The County of Raseborg (Finnish: Raaseporin kreivikunta; Swedish: Raseborgs grevskap) was a historic county in southern Finland. It was donated posthumously to Sten Eriksson Leijonhufvud, whose wife Ebba Leijonhufvud became its first holder in 1569. The county was passed down in the Leijonhufvud family until the Crown recaptured it in the Great Reduction of 1680.

== History ==
Sten Eriksson Leijonhufvud (1518—1568) was a Swedish diplomat and one of Sweden's leading noblemen. During the rebellion of the dukes John and Charles against their older brother King Eric XIV, he sided with the dukes. After the gates of Stockholm were opened to the rebels, the fleeing king struck Sten Eriksson, who later died of his wounds. After his death the county of Raseborg was given to his widow Ebba Leijonhufvud and his descendants in "perpetuity".

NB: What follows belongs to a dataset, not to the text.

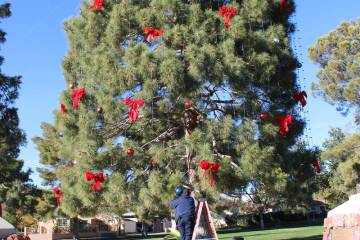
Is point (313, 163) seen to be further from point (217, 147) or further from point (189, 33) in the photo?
point (189, 33)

The county was confiscated twice by the Crown. First from Sten Eriksson and Ebba's eldest son Axel Stensson Leijonhufvud (1554—1619) in 1600. Axel Stensson was one of the judges in the trial of the deposed King Sigismund's privy council. He objected to their harsh sentence and fell out of favor with the new King Charles IX. Axel Stensson was forced to flee the country and all his possessions in Sweden were confiscated, including the County of Raseborg, which was handed over to his younger brother Mauritz Stensson Leijonhufvud. Mauritz had also been a judge in the Linköping trials and in the preceding trials of Sigismund's Finnish supporters.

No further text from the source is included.